En ninguna parte menciona Stiglitz el éxito económico y político de Estonia, la
ex república soviética que se ha movido más rápidamente hacia la liberalización
de los mercados.
Rechazar la
crítica de Stiglitz al libre mercado no es defender el FMI. El FMI ha difundido
políticas muy cuestionables durante años, entre ellas la imposición de mayores
impuestos y de tipos de cambio ajenos al mercado. Al facilitar el rescate de
los países en dificultades financieras, el FMI salva a los gobiernos de las
consecuencias de sus propias políticas erradas incrementando la probabilidad de
crisis futuras a través del "riesgo moral", un concepto económico clave que no
es mencionado ni una sola vez en todo el libro.
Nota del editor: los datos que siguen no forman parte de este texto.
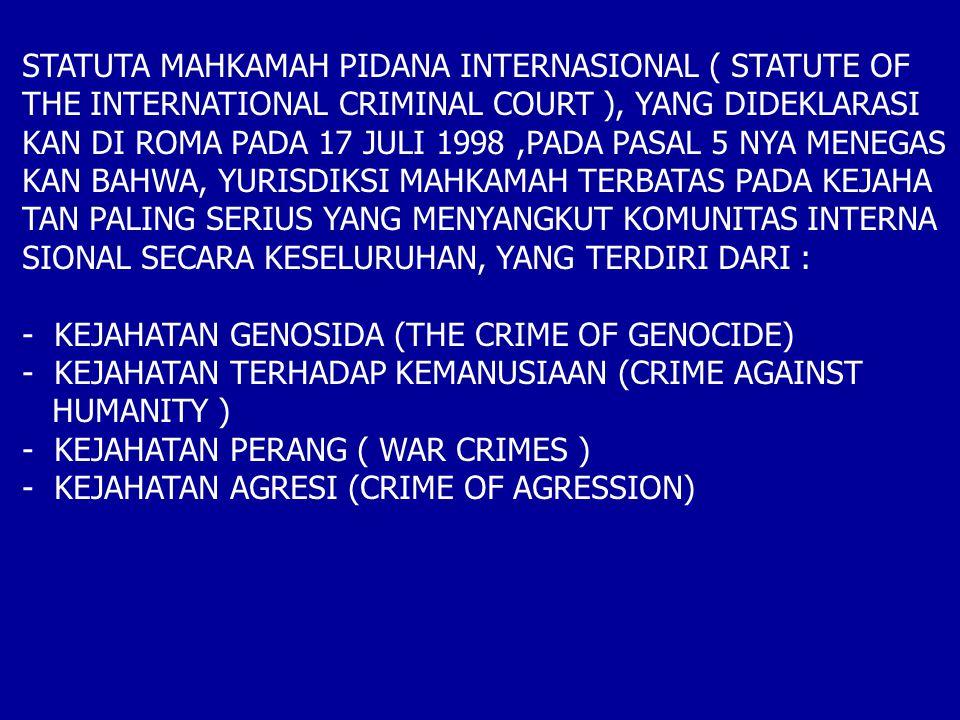 STATUTA MAHKAMAH PIDANA INTERNASIONAL ( STATUTE OF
Pensando en ello, ¿no es algo
extraño que una agencia internacional fundada por gobiernos, financiada con
impuestos, y manejada por políticos, venga a ser, para Stiglitz y otros
críticos de la globalización, el gran símbolo del "fundamentalismo del
mercado?"
En el curso
del libro, Stiglitz señala correctamente el sinsentido económico de las leyes
de "comercio justo", los daños de imponer reglas rígidas de propiedad
intelectual en los países menos desarrollados, y la hipocresía de Occidente al
apoyar el libre comercio mientras que mantiene altas barreras en los bienes y
servicios que los pobres exportan. Pero estos destellos aislados de buen juicio
ni siquiera empiezan a compensar el daño realizado a la comprensión de los
fenómenos económicos y al objetivo de un mundo más próspero, gracias a su
constante ataque a una economía mundial más libre.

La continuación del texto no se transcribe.